| REQUIRED WORK |
Copy every one of the following records verbatim, keeping each line as it stands.

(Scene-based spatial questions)
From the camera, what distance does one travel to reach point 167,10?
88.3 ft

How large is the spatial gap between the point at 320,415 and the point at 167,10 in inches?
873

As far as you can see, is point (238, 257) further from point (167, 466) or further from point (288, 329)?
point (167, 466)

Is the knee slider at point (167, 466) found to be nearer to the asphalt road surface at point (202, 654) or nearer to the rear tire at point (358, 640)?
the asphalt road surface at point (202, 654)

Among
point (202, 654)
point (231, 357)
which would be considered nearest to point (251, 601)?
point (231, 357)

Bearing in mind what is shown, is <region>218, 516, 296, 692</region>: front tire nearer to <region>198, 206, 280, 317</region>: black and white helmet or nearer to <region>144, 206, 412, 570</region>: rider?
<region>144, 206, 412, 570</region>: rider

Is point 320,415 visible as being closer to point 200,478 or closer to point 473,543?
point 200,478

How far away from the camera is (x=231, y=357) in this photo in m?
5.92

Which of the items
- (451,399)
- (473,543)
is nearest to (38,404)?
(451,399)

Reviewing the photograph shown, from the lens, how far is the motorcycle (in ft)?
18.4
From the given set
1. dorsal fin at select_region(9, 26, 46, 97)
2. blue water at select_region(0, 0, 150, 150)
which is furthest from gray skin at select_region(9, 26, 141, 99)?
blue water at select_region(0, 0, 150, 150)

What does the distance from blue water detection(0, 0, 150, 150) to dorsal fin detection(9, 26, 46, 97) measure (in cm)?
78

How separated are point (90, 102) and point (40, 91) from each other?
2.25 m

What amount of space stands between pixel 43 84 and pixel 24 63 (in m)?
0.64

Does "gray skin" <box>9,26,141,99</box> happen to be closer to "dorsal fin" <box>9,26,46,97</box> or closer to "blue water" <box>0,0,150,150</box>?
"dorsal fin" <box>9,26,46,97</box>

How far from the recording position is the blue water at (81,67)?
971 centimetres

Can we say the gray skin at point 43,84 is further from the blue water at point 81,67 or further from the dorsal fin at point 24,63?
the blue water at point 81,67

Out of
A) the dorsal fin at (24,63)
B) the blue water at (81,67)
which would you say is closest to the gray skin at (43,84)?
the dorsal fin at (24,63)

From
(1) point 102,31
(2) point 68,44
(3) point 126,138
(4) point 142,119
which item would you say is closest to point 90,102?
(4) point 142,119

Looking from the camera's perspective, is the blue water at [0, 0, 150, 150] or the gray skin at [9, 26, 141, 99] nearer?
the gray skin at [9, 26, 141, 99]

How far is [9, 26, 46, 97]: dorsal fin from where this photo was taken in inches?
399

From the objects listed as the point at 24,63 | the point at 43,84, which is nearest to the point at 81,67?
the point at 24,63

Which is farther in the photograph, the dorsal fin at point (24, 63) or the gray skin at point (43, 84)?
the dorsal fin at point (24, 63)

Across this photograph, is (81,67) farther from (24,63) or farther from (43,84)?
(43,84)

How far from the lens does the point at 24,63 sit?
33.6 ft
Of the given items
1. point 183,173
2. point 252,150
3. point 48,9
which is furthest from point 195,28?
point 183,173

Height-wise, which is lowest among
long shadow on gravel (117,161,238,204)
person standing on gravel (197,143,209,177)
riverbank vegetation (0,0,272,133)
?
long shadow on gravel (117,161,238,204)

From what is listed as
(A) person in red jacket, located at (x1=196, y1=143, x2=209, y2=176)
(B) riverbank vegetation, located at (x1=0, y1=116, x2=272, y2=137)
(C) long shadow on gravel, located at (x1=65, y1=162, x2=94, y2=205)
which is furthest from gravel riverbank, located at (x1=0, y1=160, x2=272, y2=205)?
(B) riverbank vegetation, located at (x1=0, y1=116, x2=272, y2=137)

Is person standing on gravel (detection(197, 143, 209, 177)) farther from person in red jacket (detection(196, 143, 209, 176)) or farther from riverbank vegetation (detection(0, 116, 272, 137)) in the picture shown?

| FINISHED TASK |
From the camera, what distance does one travel to reach point 167,10?
88.3 ft

How large is the spatial gap between the point at 320,415 and the point at 167,10 in inches?
873

As far as you can see, is point (238, 257) further from point (167, 466) or further from point (288, 329)?
point (167, 466)

Is the knee slider at point (167, 466) found to be nearer to the asphalt road surface at point (202, 654) or nearer to the rear tire at point (358, 640)?
the asphalt road surface at point (202, 654)

Among
point (202, 654)
point (231, 357)
which would be considered nearest to point (251, 601)?
point (231, 357)

Bearing in mind what is shown, is <region>218, 516, 296, 692</region>: front tire nearer to <region>198, 206, 280, 317</region>: black and white helmet or nearer to <region>144, 206, 412, 570</region>: rider?
<region>144, 206, 412, 570</region>: rider

Is point 320,415 visible as being closer to point 200,478 or closer to point 473,543?
point 200,478

How far away from the camera is (x=231, y=357) in this photo in m?
5.92

Which of the items
- (451,399)
- (473,543)
is nearest to (38,404)?
(451,399)

Reviewing the photograph shown, from the lens, how far is the motorcycle (in ft)?
18.4
From the given set
1. dorsal fin at select_region(9, 26, 46, 97)
2. blue water at select_region(0, 0, 150, 150)
which is furthest from gray skin at select_region(9, 26, 141, 99)?
blue water at select_region(0, 0, 150, 150)

What does the distance from blue water detection(0, 0, 150, 150) to dorsal fin detection(9, 26, 46, 97) measure (in cm)?
78

How separated are point (90, 102) and point (40, 91) from each other?
2.25 m

What amount of space stands between pixel 43 84 and pixel 24 63 (in m)?
0.64

Does "gray skin" <box>9,26,141,99</box> happen to be closer to "dorsal fin" <box>9,26,46,97</box> or closer to "blue water" <box>0,0,150,150</box>?
"dorsal fin" <box>9,26,46,97</box>

How far from the recording position is the blue water at (81,67)?
971 centimetres

Can we say the gray skin at point 43,84 is further from the blue water at point 81,67 or further from the dorsal fin at point 24,63?
the blue water at point 81,67

Out of
A) the dorsal fin at (24,63)
B) the blue water at (81,67)
which would you say is closest to the gray skin at (43,84)?
the dorsal fin at (24,63)

From
(1) point 102,31
(2) point 68,44
(3) point 126,138
(4) point 142,119
which item would you say is closest to point 90,102?
(4) point 142,119

Looking from the camera's perspective, is the blue water at [0, 0, 150, 150] or the gray skin at [9, 26, 141, 99] nearer?
the gray skin at [9, 26, 141, 99]

How far is [9, 26, 46, 97]: dorsal fin from where this photo was taken in inches?
399

From the objects listed as the point at 24,63 | the point at 43,84, which is nearest to the point at 81,67?
the point at 24,63

Which is farther in the photograph, the dorsal fin at point (24, 63) or the gray skin at point (43, 84)?
the dorsal fin at point (24, 63)

Across this photograph, is (81,67) farther from (24,63) or farther from (43,84)?
(43,84)

How far from the lens does the point at 24,63 sit?
33.6 ft
Of the given items
1. point 183,173
2. point 252,150
3. point 48,9
which is furthest from point 195,28?
point 183,173

Height-wise, which is lowest among
long shadow on gravel (117,161,238,204)
person standing on gravel (197,143,209,177)
riverbank vegetation (0,0,272,133)
?
long shadow on gravel (117,161,238,204)

From what is listed as
(A) person in red jacket, located at (x1=196, y1=143, x2=209, y2=176)
(B) riverbank vegetation, located at (x1=0, y1=116, x2=272, y2=137)
(C) long shadow on gravel, located at (x1=65, y1=162, x2=94, y2=205)
which is furthest from gravel riverbank, located at (x1=0, y1=160, x2=272, y2=205)?
(B) riverbank vegetation, located at (x1=0, y1=116, x2=272, y2=137)

Is person standing on gravel (detection(197, 143, 209, 177)) farther from person in red jacket (detection(196, 143, 209, 176)) or farther from riverbank vegetation (detection(0, 116, 272, 137)) in the picture shown?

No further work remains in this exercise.